Verse 10 states, “so that they will adorn the doctrine of God our Savior in every respect.” The gospel cannot be improved! It’s perfect and complete exactly how it is. But we have the opportunity to adorn it and make it attractive to the world around us. Just as the main event of our wedding rings and engagement rings are the diamonds, if they were just sitting loose on a table, they would not look nearly as attractive. It is the setting and design of the ring that shows the diamonds at their best. Even more so, no one wants to wear a wedding ring with empty holes and prongs without the diamonds! If we offer the world a pretty setting without the gospel, our efforts are shallow and empty. Just like the diamonds are adorned to look their best in a wedding ring, we have the opportunity to put the gospel on beautiful display so that the world will be amazed and want to take ownership of it as well.

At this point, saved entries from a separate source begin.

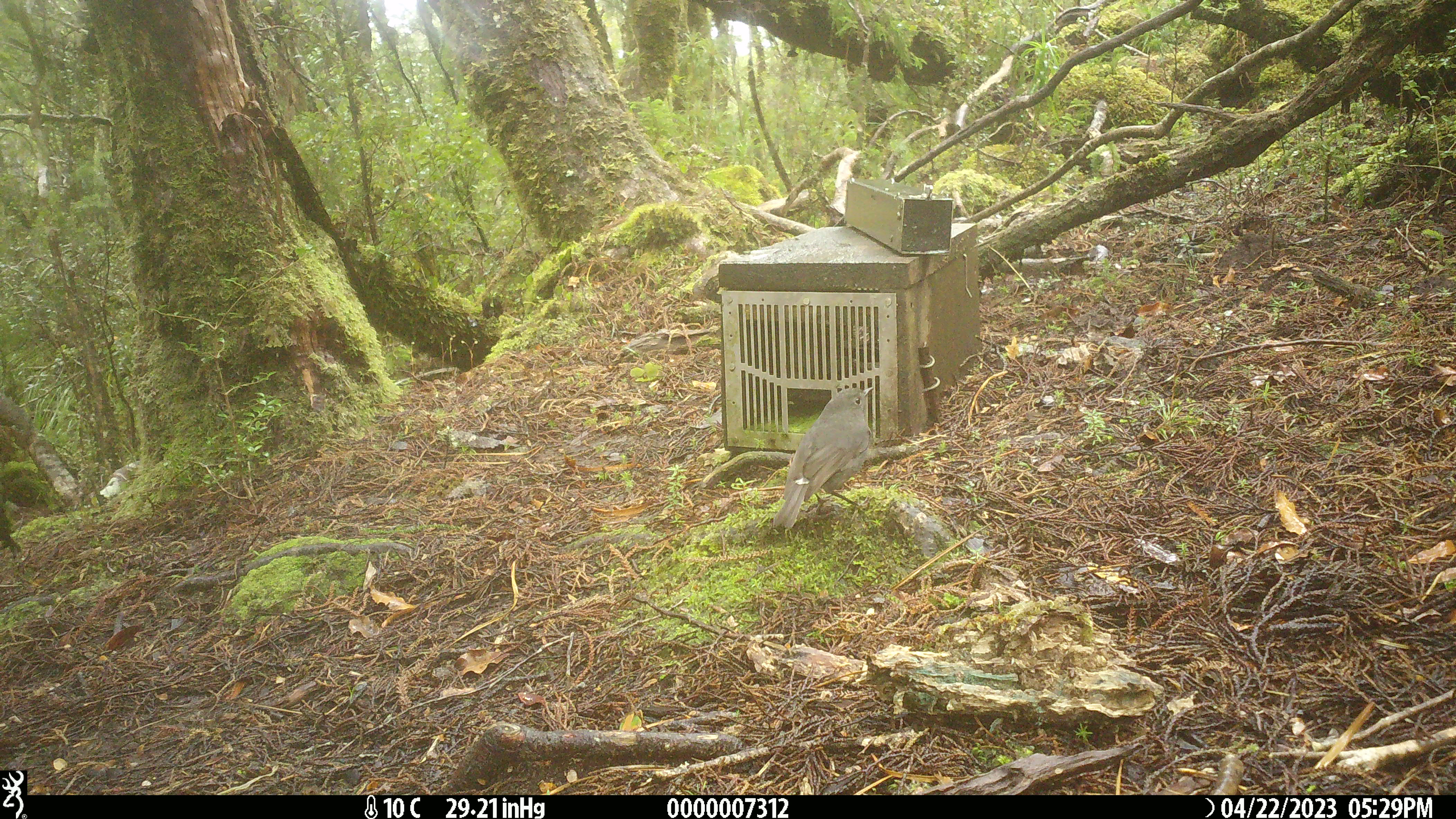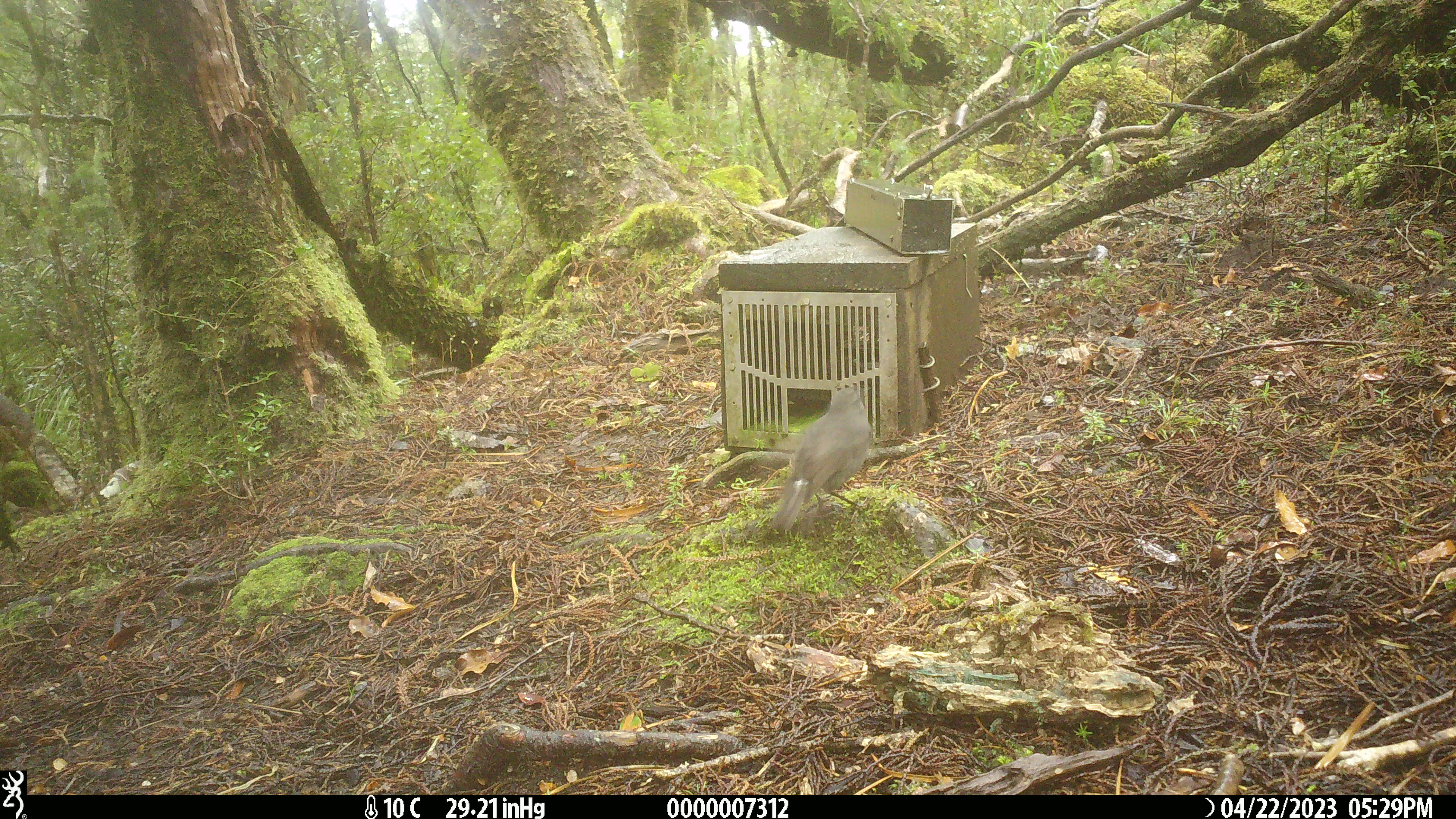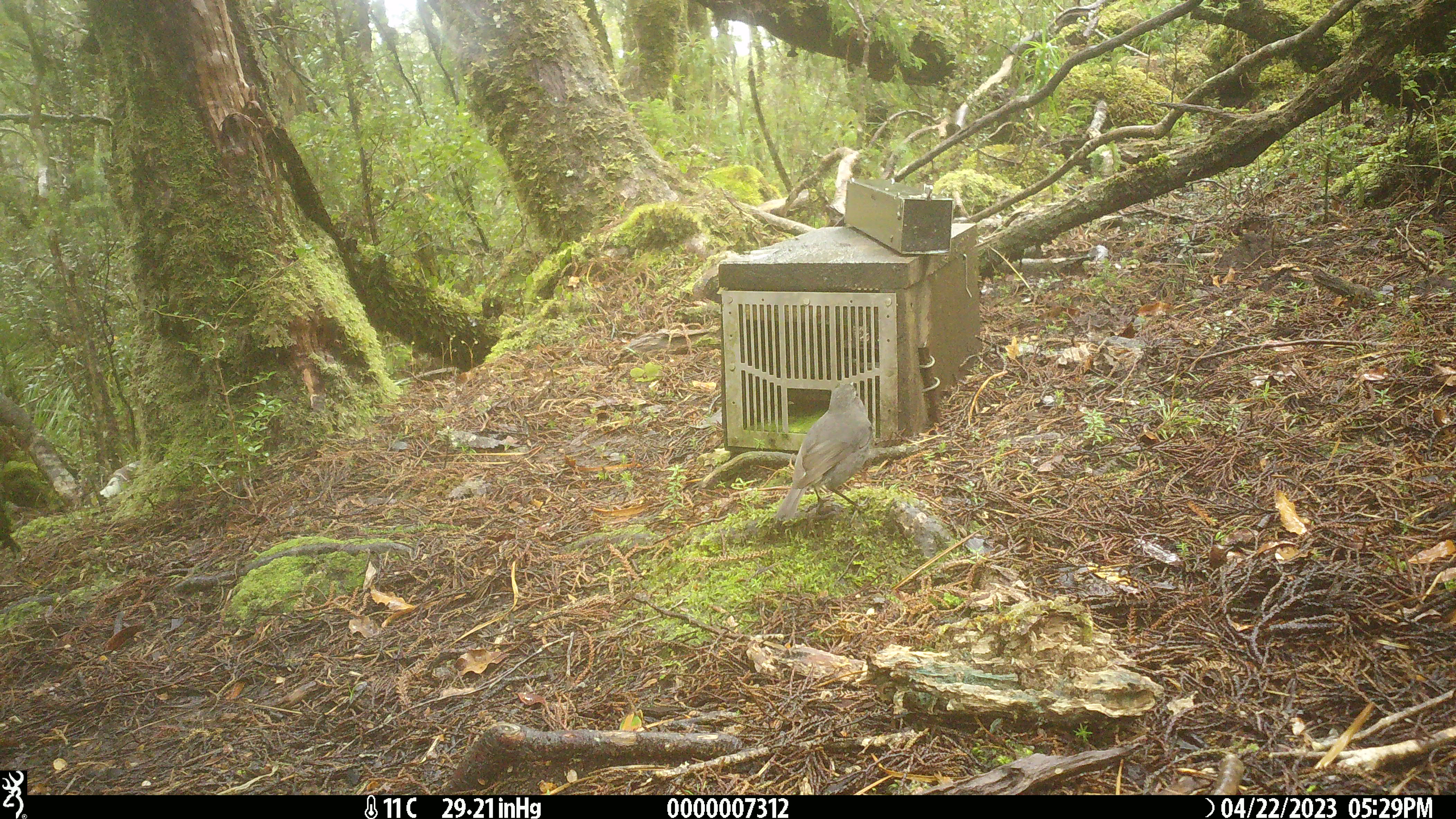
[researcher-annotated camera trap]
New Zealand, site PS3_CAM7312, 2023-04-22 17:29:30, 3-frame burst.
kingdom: Animalia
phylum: Chordata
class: Aves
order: Passeriformes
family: Petroicidae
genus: Petroica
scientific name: Petroica australis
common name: new zealand robin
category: robin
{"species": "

Bottom line? We are mandated by God to teach these things (loving our husbands, loving our children, self-control, purity, working at home, kindness, and submission) to younger women (whether that be in age or in spiritual journey) so that the effect will be the gospel spreading to the watching world.
Our Challenge: Who are the unbelievers watching your life (family, friends, co-workers)? How do you think you can make the gospel attractive by modeling these virtues?
Our Homework: In the discussion question section of the book, (page 162) we have two questions to answer in preparation for our meeting next week:
- Of the seven virtues listed in Titus 2–loving our husbands and children, self-control, purity, working at home, kindness, and submission–which one do you think your husband would most like you to grow in over the course of this study? Why? Ask your husband and return next week to share the answer.
- In what season of life do you find yourself (younger woman, older woman, mom of teenager, teenage daughter, single adult, etc.)? How can you fulfill the “mentoring mandate”?
Feel free to continue our discussion or ask any questions in the comments section. I’d love to hear some more perspectives and see what the Lord has spoken to you through your study!